Thursday, November 12, 2009

Losing your cool

When is the age when you're not allowed to do certain things anymore? Like all the stuff that used to be cool, you still think is but everyone looks at you like you're and idiot because you still do. Perfect example: video games. I think this is something that my generation (AKA the first people to have Nintendo) is the first to experience. Are we all going to be like 75 and playing xbox12million? Will they have fixed the red ring of death thing by then? Of course if you're like me, then you probably won't be playing anymore. The only video game system I own is Nintendo 64 because you still can't fuck with Mario Kart 64. No contest, best game ever. Golden Eye 64 is a close second. It is 1B to MK64's 1A.

Other things that you "grow out of"

- Basketball shoes - They're so comfortable!!! I wore them from elementary through like 10th grade. If I wore them now?? I'd look like a complete tool. It sucks! I want those new zoom air LeBron maxes or whatever they're called, but I don't want to spend $200 to be ridiculed. That already happens to me free of charge. Thanks to my girlfriend.

- Sports Jerseys - I wear my Nike Throwback 1995 Eddie George jersey every football Saturday, but I'm concerned that one birthday it's just going to become uncool for me to wear it. Like overnight the grown-up fairy flies in through my window, taps me wither her magic wand, and presto, i suck at life and am not allowed to wear a jersey anymore.

- Driving a cool car - Still hasn't happened to me, but it has to before kids come along and ruin my life . You'll never have a chance to have a cool car again until they all leave your house. Then it's seen as 1) mid-life crisis and 2) you have a tiny penis/impotence. I do not want either of those labels thank you. For example, what pops in to your head when you see a guy driving a [pussy-magnet yellow] Corvette? I rest my case.

- Not parting your hair - Every person that is at or above a certain age has a grown-up haircut/style. I do not want. Actually, I just want to keep my hair and not look like a dork

-Inappropriate jokes/remarks - This is the only thing I can think of that you are supposed to grow out of, but once you reach a 2nd point in your life it becomes acceptable again. Think about it, you can't get away with calling anything gay anymore without pissing someone off. Same goes for retarded. Some one's friend's uncle's cousin is that, and you are a prick because you are so goddamn insensitive. Let me make this clear: I don't dislike gay or retarded people. (Tim Hardaway"hates gay peoples" btw) Both are fine, I don't care what you do in your private life at all as long as it isn't part of NAMBLA's code of conduct. Anyway, you reach a certain point and all that shit is seriously frowned upon. But BANG! You turn like 60 or something and you can say whatever the fuck you want again!! SWEET VICTORY! Think back to your grandfather and the shit he said/says. My grandpa said some terrible stuff about everyone, and it was hilarious. I can't wait to be old just because of that.

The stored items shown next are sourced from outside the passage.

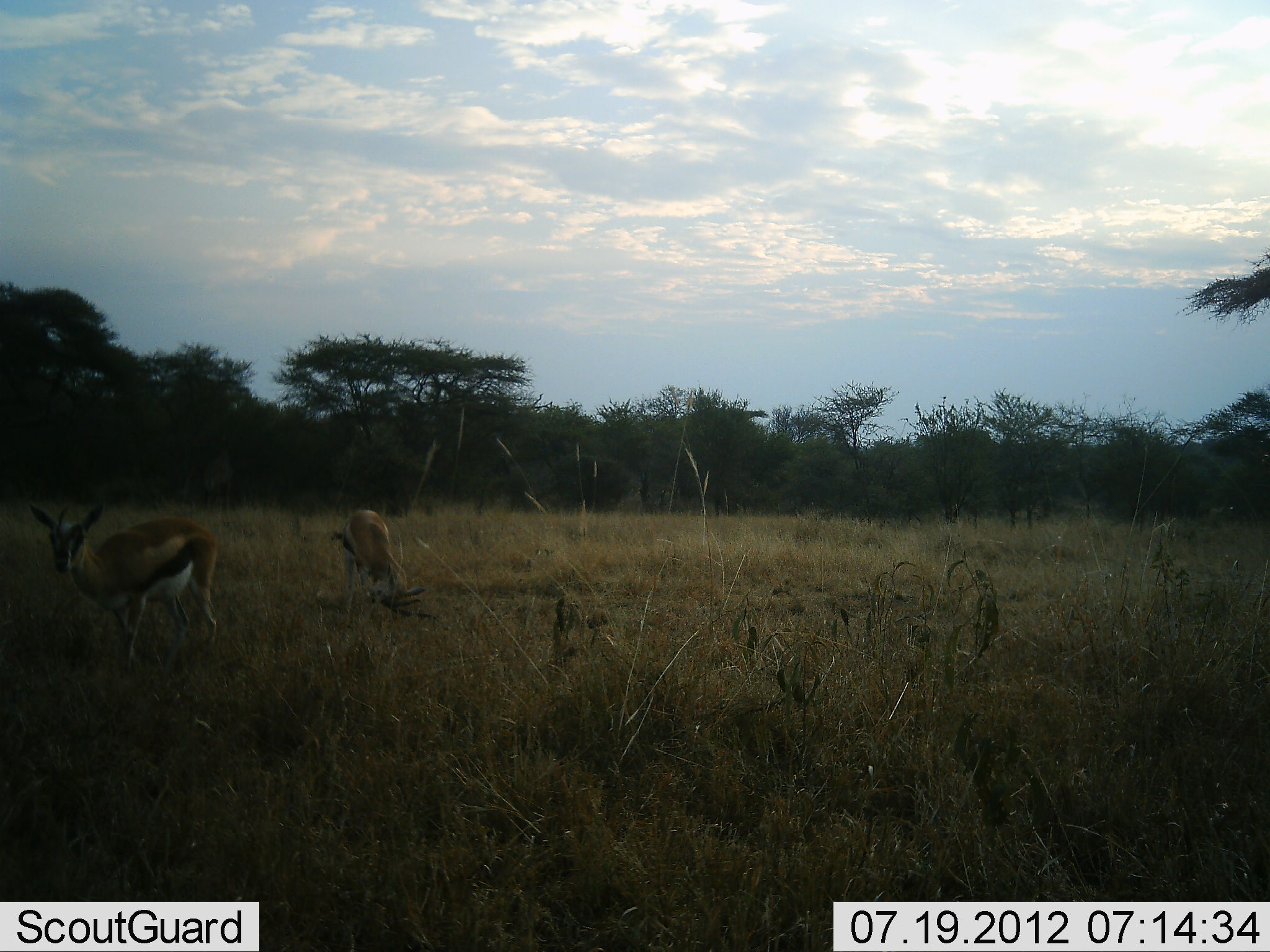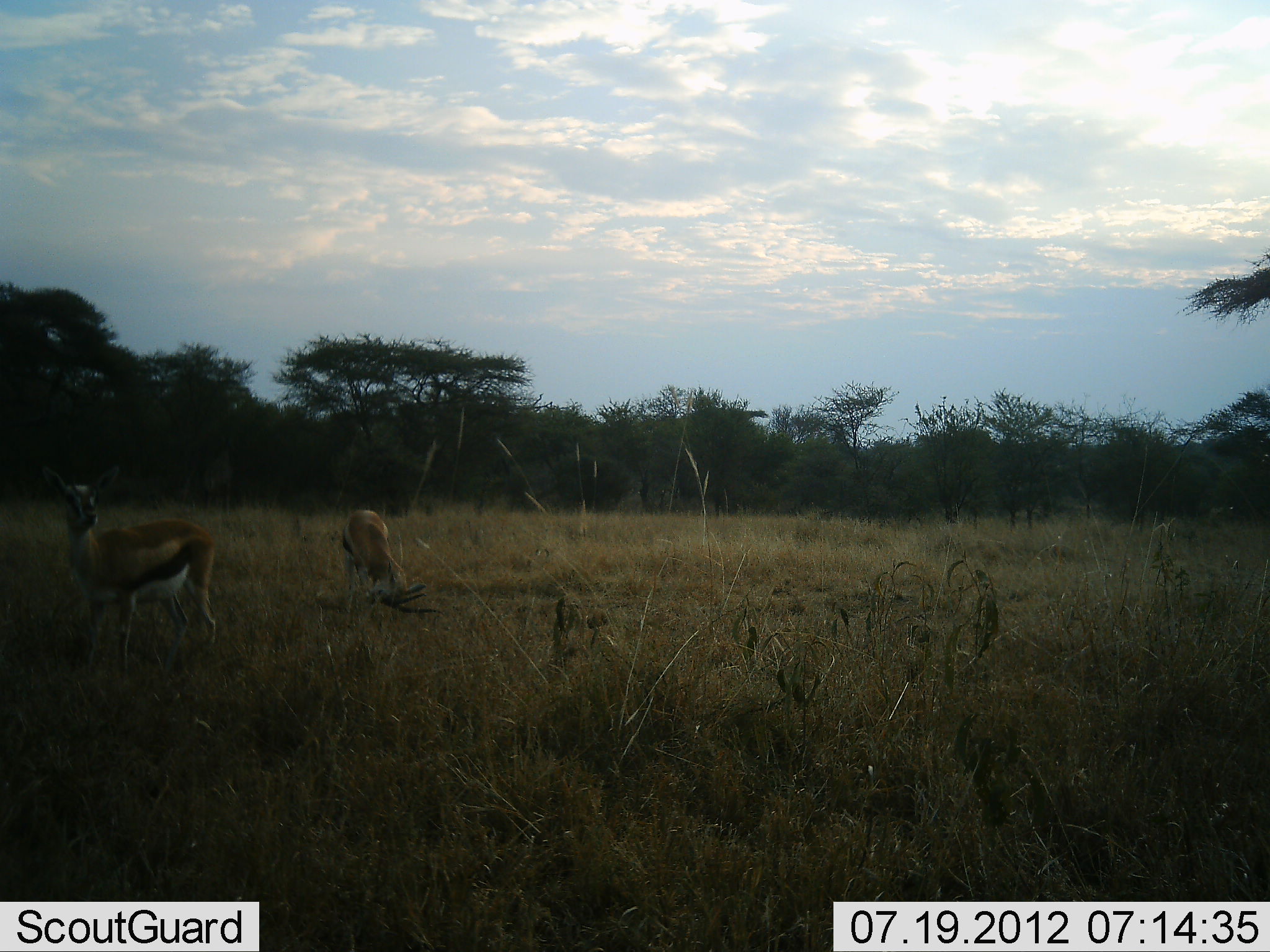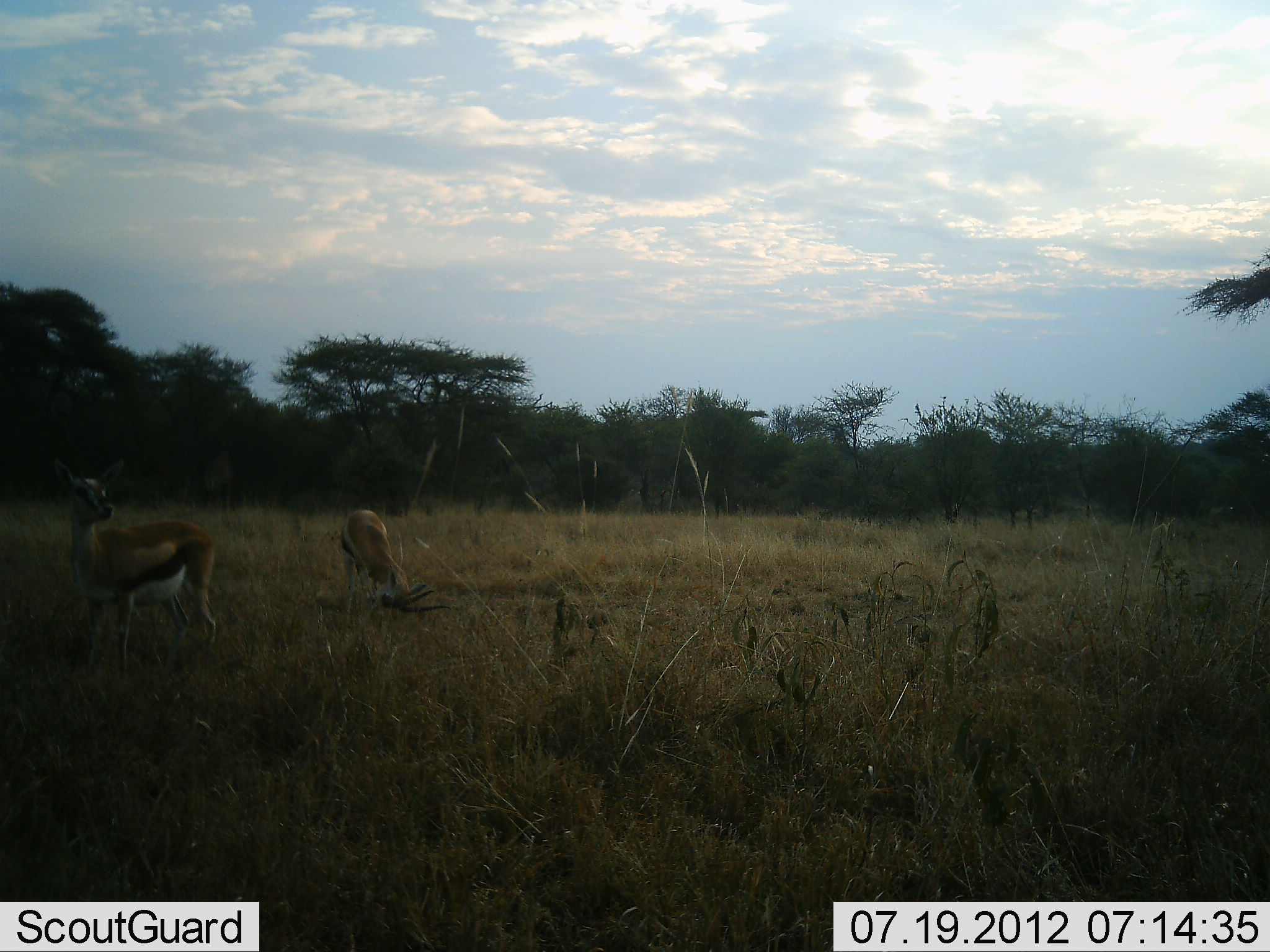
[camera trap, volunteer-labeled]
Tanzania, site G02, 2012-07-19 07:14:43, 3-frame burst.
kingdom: Animalia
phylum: Chordata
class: Mammalia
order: Artiodactyla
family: Bovidae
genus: Eudorcas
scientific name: Eudorcas thomsonii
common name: thomson's gazelle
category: gazellethomsons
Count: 2.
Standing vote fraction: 80%.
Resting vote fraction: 0%.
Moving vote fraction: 0%.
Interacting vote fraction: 0%.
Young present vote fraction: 0%.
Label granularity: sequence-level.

Dear future grandson, you better hope that you're not effeminate and are good at sports or you're going to hate my ass. You've been warned.

Things that were NEVER cool. EVER.

-Jorts

-Tim Tebow - see above

- Teva or similar sandals - you look retarded. Go save trees and eat granola somewhere else, hippie.

- Vince Carter - All he could do was dunk. Now that he has 2 shot knees what is he good for? And he plays for the magic, and that name and their unis = LAME(Go Cavs, big win last night)

Things that used to be cool and idiots ruined:

-Vampires - Vampires used to be all cool and scary and not gay at all. Now look at them. All effeminate and so on. Dear Mormon woman that wrote those Twilight books: Fuck You. You ruined Vampires. ("Twi-Tards" are another group of people I can't stand.)

-Jeans - Regular jeans are fine. But these embroidered designer jeans are so dumb looking. Even if your woman (or "guy friend") picked them out, there's no excuse for you not returning them or even think about wearing them. Negative man points if you wear them without being coerced by oral. And even then, everyone knows you accept oral and then still don't wear them. And skinny jeans??? What's the point. Jeans are supposed to be comfortable, not so tight they hurt your nuts. Don't get me started on the idiots that sag skinny jeans either.

-Being a man - A real man, not one of those faggy Twilight Vampires, Metrosexuals, etc. It's not cool to be a man's man anymore for some reason. If that's the case, I choose to remain uncool. Drinking beer, not shaving, watchigng any sport that is on TV at a given time and eating cheeseburgers or anything else I can char on my grill. That's my typical weekend, why has this become a crime?